EXERCISE INSTRUCTIONS - Only the lines from the one containing "From what is shown, which of" to the end of the records belong in the output; print them exactly.
■ ■ ■
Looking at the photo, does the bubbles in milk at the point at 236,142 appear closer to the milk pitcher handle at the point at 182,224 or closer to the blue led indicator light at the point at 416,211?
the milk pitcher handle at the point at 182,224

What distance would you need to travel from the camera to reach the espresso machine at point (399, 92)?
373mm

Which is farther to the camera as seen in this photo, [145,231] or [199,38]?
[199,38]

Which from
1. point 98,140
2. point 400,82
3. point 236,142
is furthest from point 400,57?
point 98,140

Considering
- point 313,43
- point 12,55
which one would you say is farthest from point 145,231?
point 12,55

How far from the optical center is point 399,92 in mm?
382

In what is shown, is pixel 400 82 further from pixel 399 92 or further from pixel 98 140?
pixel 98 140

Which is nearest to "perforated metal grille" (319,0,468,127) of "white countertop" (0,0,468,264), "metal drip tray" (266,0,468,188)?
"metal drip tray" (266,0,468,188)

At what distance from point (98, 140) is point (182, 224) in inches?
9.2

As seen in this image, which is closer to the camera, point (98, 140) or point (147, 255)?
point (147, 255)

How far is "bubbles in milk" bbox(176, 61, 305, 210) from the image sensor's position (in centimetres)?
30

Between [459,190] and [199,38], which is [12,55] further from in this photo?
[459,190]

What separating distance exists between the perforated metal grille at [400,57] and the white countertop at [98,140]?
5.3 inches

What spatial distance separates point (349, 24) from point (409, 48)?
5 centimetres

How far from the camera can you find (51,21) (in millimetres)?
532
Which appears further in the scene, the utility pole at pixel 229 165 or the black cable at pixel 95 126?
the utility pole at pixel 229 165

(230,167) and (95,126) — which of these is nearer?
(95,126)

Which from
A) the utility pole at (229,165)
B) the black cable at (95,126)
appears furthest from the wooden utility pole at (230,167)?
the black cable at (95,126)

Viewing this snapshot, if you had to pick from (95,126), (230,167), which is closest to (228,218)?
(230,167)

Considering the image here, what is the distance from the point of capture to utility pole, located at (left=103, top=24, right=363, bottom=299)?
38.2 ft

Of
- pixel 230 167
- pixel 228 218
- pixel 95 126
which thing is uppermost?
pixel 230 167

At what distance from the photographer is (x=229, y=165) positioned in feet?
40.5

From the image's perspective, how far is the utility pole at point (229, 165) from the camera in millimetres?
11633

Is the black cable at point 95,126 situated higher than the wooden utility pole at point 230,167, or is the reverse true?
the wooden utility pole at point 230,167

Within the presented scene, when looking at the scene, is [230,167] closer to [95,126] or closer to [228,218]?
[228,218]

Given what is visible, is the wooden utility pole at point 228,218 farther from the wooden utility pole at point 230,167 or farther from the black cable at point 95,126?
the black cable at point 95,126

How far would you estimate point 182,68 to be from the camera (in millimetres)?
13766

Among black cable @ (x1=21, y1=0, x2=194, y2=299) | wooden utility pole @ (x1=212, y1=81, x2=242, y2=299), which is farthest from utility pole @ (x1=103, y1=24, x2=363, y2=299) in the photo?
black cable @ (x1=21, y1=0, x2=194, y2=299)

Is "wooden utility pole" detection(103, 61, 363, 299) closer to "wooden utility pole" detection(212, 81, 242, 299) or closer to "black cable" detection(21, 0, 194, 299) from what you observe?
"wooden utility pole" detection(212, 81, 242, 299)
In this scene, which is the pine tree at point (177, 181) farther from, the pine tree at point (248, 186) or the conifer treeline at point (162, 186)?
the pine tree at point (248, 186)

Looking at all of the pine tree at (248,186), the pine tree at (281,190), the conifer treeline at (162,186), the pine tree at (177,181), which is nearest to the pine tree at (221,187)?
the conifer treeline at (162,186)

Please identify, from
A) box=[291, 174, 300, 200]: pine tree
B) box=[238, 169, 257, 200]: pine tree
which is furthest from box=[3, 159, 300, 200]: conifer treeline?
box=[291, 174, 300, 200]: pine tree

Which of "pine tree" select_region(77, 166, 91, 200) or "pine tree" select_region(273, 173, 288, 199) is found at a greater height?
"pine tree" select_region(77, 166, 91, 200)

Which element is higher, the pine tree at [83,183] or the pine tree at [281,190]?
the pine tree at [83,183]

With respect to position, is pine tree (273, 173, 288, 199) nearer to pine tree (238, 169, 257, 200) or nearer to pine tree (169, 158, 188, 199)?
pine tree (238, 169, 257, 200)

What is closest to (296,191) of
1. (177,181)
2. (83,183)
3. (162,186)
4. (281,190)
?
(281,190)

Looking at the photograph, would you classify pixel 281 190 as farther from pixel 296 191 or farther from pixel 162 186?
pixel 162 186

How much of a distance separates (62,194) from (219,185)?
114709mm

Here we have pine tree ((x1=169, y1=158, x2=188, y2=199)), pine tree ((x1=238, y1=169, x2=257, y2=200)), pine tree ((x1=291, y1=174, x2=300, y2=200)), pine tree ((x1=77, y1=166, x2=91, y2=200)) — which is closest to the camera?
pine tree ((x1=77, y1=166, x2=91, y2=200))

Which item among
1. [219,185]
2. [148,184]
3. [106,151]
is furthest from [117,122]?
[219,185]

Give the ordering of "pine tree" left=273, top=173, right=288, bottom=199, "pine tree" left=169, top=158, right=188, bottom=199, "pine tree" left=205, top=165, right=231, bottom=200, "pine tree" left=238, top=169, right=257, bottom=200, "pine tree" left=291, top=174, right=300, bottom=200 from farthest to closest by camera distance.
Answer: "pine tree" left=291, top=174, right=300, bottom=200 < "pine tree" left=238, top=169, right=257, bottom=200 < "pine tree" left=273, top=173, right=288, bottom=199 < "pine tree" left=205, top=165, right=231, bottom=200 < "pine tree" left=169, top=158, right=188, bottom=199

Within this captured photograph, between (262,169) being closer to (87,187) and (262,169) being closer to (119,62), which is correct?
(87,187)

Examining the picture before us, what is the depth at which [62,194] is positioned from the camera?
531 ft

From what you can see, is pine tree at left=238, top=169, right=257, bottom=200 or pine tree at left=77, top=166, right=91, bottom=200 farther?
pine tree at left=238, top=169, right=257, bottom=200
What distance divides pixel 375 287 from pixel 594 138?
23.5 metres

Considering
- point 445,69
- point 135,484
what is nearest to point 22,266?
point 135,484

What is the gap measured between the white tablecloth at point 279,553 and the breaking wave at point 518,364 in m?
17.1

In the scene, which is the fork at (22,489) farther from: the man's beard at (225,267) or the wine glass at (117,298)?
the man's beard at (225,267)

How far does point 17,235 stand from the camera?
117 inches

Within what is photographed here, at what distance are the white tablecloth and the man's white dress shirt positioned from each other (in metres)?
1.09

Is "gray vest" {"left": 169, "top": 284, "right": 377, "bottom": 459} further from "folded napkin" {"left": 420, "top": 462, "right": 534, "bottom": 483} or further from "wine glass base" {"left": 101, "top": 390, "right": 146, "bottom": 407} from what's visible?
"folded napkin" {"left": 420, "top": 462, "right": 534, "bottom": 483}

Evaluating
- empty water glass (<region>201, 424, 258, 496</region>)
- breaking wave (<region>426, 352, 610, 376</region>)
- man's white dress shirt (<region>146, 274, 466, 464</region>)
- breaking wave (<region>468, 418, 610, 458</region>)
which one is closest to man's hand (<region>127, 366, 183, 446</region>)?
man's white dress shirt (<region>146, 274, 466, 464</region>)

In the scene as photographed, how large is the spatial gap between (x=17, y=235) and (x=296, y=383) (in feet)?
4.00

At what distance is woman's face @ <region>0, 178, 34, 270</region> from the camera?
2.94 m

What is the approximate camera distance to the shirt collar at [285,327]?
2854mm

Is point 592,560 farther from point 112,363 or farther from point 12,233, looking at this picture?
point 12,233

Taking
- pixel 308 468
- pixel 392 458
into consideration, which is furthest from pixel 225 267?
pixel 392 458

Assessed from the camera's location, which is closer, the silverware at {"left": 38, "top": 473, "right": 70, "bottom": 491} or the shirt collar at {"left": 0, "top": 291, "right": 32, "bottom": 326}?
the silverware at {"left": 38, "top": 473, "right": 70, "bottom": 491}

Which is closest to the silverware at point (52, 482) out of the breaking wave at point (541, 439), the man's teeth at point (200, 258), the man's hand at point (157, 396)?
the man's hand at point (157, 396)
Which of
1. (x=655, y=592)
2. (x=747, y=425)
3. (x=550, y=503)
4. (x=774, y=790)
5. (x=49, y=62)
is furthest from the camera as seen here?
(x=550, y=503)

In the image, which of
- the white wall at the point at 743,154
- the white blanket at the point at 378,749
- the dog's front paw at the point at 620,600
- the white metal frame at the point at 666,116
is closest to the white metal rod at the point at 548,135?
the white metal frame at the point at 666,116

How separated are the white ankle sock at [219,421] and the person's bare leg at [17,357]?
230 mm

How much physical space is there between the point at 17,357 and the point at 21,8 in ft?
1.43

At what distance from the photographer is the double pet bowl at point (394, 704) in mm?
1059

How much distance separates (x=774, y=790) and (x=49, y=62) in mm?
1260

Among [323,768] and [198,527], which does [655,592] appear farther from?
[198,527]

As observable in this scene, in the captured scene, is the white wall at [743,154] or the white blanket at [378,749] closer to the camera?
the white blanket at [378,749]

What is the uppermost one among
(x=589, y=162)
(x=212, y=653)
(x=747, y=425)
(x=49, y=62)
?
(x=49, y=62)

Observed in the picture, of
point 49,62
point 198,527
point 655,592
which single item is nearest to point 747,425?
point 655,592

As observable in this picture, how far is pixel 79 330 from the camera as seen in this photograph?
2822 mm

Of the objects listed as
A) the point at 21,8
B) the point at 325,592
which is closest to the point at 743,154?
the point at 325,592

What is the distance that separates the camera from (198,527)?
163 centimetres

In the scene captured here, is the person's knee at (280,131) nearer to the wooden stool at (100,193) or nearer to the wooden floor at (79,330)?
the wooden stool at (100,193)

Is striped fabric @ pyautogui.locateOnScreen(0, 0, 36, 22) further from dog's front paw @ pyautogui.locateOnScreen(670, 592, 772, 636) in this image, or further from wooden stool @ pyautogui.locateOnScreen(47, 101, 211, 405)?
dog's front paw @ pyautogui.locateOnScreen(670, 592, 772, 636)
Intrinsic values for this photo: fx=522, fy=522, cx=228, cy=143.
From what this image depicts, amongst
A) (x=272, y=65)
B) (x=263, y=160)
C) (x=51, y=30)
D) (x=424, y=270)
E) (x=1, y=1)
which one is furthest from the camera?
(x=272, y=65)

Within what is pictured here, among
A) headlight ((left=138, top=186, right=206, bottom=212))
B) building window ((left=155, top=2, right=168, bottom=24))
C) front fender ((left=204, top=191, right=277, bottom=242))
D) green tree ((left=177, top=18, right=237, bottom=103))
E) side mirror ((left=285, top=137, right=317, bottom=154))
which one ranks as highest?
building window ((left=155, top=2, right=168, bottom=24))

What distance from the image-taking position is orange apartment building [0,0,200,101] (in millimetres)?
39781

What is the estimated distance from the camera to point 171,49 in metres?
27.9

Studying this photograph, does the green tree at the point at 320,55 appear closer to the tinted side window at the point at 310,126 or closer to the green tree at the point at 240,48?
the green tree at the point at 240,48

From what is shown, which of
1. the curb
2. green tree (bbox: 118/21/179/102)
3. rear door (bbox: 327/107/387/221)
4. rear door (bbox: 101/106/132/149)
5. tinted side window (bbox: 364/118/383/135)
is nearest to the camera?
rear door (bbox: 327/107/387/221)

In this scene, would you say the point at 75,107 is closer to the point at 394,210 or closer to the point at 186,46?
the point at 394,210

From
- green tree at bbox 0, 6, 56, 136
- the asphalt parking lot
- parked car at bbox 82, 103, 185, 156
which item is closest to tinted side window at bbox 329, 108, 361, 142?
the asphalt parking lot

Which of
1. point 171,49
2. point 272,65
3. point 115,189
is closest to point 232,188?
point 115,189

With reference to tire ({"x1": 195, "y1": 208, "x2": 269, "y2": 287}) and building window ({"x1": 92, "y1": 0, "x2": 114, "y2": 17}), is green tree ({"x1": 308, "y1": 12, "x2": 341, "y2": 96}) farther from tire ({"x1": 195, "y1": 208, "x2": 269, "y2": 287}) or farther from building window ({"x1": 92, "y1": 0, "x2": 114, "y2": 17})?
■ ■ ■
ANSWER TO THE EXERCISE -
From what is shown, which of
1. the curb
2. green tree (bbox: 118/21/179/102)
3. rear door (bbox: 327/107/387/221)
4. rear door (bbox: 101/106/132/149)
5. tinted side window (bbox: 364/118/383/135)
is nearest to the camera?
rear door (bbox: 327/107/387/221)

In this scene, would you say the point at 75,107 is closer to the point at 394,210 or closer to the point at 186,46?
the point at 394,210

From
- green tree at bbox 0, 6, 56, 136
- the asphalt parking lot
- parked car at bbox 82, 103, 185, 156
which item is closest to tinted side window at bbox 329, 108, 361, 142?
the asphalt parking lot

Which of
1. point 171,49
2. point 272,65
3. point 115,189
is closest to point 232,188?
point 115,189

With reference to tire ({"x1": 195, "y1": 208, "x2": 269, "y2": 287}) and building window ({"x1": 92, "y1": 0, "x2": 114, "y2": 17}), is green tree ({"x1": 308, "y1": 12, "x2": 341, "y2": 96}) farther from tire ({"x1": 195, "y1": 208, "x2": 269, "y2": 287}) or farther from building window ({"x1": 92, "y1": 0, "x2": 114, "y2": 17})?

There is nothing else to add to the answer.